Mr. Perrin and Mr. Traill is a 1948 British drama film directed by Lawrence Huntington and starring Marius Goring, David Farrar, Greta Gynt, Edward Chapman and Raymond Huntley. It was written by L.A.G. Strong and T.J. Morrison based on the 1911 novel of the same title by Hugh Walpole.

==Plot==
The comfortable but lonely world of a middle-aged schoolmaster, "Pompo" Perrin, is upset when a new colleague arrives and proves popular with the boys, if impatient with petty school norms. The school, part of an isolated cliffside community in Cornwall, is a minor private one run by a headmaster who is somewhat sadistic and threatening towards his staff. Perrin's frustration deepens as Traill, the younger man, who has seen action in the war and is more worldly and confident, begins a relationship with an attractive school nurse, with whom Perrin has for some time been enamoured. Perrin feels himself increasingly undermined and humiliated at work, and losing his connection to his pupils. He slides into resentment and depression. He develops fantasies of violence against his perceived enemy, leading to a tragic conclusion.

==Cast==
- Marius Goring as Vincent Perrin
- David Farrar as David Traill
- Greta Gynt as Isobel Lester
- Raymond Huntley as Moy-Thompson
- Edward Chapman as Birkland
- Mary Jerrold as Mrs. Perrin
- Ralph Truman as Comber
- Finlay Currie as Sir Joshua Varley
- Maurice Jones as Clinton
- Lloyd Pearson as Dormer
- May MacDonald as Mrs. Dormer
- Viola Lyel as Mrs. Comber
- Pat Nye as Matron

==Reception==

=== Box office ===
The film earned producer's receipts of £67,200 in the UK and £18,900 overseas.

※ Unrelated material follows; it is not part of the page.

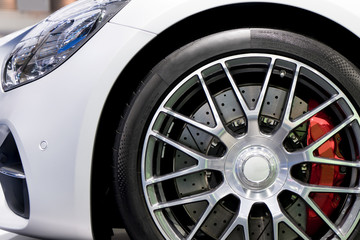 Detailing series. Clean super car disc-brake. Red rims from sports car.. Wall mural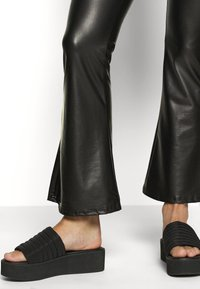 ONLY - ONLCOOL FLARED - Trousers - black - 4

According to Rank's own records the film had made a loss of £194,600 for the company by December 1949.

=== Critical ===
The Monthly Film Bulletin wrote: "This is a leisurely unfolded story of public school life, occasionally melodramatic but leavened with deft touches of humour, and one which good acting, direction and camerawork have made into an entertaining film. Its most notable features are Marius Goring's characterisation of Peirin and Edward Chapman's performance as Birkland, a member of the school staff. David Farrar is competent in the less exacting role of Traill, and Greta Gynt, as Isobel Lester, has little to do beyond looking attractive."

Kine Weekly wrote: "The picture, at once noble and mean, warm and frigid, funny and austere, carefully mirrors and analyses the psychology of the schoolmaster. The men who are entrusted with the task of moulding the characters of the young are, in a manner of speaking, compelled to turn out their own pockets, and the contents form the wherewithal of intelligent, thoughtful and enteriaining comedy drama. Not only excellently acted but set in impeccable atmosphere, it makes its many points without casting any slurs on the English public school system. Without question, the best school yarn since Goodbye Mr. Chips. Incidentally, the censor deserves the cane for giving it an "A' certificate!"